__Problem description__: Reproduce each of the items below verbatim, keeping every character unchanged.

__Items__:
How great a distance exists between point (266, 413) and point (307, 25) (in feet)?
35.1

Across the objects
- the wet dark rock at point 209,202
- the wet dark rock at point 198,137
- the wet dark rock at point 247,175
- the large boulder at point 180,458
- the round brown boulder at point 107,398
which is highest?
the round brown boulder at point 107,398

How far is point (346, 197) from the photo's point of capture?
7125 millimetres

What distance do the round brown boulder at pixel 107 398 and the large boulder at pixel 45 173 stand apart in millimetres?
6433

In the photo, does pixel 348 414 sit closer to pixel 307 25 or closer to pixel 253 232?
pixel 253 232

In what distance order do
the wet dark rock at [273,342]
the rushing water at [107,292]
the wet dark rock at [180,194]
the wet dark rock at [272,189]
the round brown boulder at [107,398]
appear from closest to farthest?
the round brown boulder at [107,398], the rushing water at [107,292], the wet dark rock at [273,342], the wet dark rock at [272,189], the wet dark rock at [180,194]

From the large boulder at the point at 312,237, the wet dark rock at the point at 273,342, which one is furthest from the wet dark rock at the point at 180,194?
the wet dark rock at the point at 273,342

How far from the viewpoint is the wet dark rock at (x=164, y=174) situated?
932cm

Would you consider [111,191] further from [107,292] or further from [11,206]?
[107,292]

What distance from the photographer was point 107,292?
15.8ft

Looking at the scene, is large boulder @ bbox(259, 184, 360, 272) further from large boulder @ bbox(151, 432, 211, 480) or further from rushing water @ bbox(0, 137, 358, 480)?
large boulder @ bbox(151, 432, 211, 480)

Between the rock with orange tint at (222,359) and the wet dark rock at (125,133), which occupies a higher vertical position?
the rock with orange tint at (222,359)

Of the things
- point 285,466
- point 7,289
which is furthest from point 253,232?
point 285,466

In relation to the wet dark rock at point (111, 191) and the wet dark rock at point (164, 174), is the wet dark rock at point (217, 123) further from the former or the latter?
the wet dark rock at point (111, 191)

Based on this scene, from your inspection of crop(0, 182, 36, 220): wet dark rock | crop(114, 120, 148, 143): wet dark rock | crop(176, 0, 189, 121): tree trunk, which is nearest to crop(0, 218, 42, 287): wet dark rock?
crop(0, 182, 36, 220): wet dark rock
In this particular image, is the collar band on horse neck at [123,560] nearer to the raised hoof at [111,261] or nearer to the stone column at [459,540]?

__The reply__:
How great a distance exists between point (266, 413) and point (307, 25) (in feet)?
35.1

Across the objects
- the wet dark rock at point 209,202
- the wet dark rock at point 198,137
- the wet dark rock at point 247,175
- the large boulder at point 180,458
- the round brown boulder at point 107,398
which is highest?
the round brown boulder at point 107,398

How far is point (346, 197) from the photo's point of capture?
7125 millimetres

What distance do the round brown boulder at pixel 107 398 and the large boulder at pixel 45 173 stand apart in millimetres?
6433

In the photo, does pixel 348 414 sit closer to pixel 307 25 or closer to pixel 253 232?
pixel 253 232

In what distance order do
the wet dark rock at [273,342]
the rushing water at [107,292]
the wet dark rock at [180,194]
the wet dark rock at [272,189]
the round brown boulder at [107,398]
appear from closest to farthest?
the round brown boulder at [107,398], the rushing water at [107,292], the wet dark rock at [273,342], the wet dark rock at [272,189], the wet dark rock at [180,194]

From the large boulder at the point at 312,237, the wet dark rock at the point at 273,342, which one is furthest from the wet dark rock at the point at 180,194?
the wet dark rock at the point at 273,342

How far from the viewpoint is the wet dark rock at (x=164, y=174) situated?
932cm

Would you consider [111,191] further from [107,292] or further from [11,206]?
[107,292]

What distance from the photographer was point 107,292?
15.8ft

Looking at the scene, is large boulder @ bbox(259, 184, 360, 272) further from large boulder @ bbox(151, 432, 211, 480) or further from rushing water @ bbox(0, 137, 358, 480)?
large boulder @ bbox(151, 432, 211, 480)

Between the rock with orange tint at (222,359) and the wet dark rock at (125,133), which occupies a higher vertical position?
the rock with orange tint at (222,359)

Of the things
- point 285,466
- point 7,289
which is furthest from point 253,232?
point 285,466

In relation to the wet dark rock at point (111, 191) and the wet dark rock at point (164, 174), is the wet dark rock at point (217, 123) further from the former or the latter?
the wet dark rock at point (111, 191)

Based on this scene, from your inspection of crop(0, 182, 36, 220): wet dark rock | crop(114, 120, 148, 143): wet dark rock | crop(176, 0, 189, 121): tree trunk, which is nearest to crop(0, 218, 42, 287): wet dark rock?
crop(0, 182, 36, 220): wet dark rock
In this particular image, is the collar band on horse neck at [123,560] nearer to the raised hoof at [111,261] or nearer to the stone column at [459,540]?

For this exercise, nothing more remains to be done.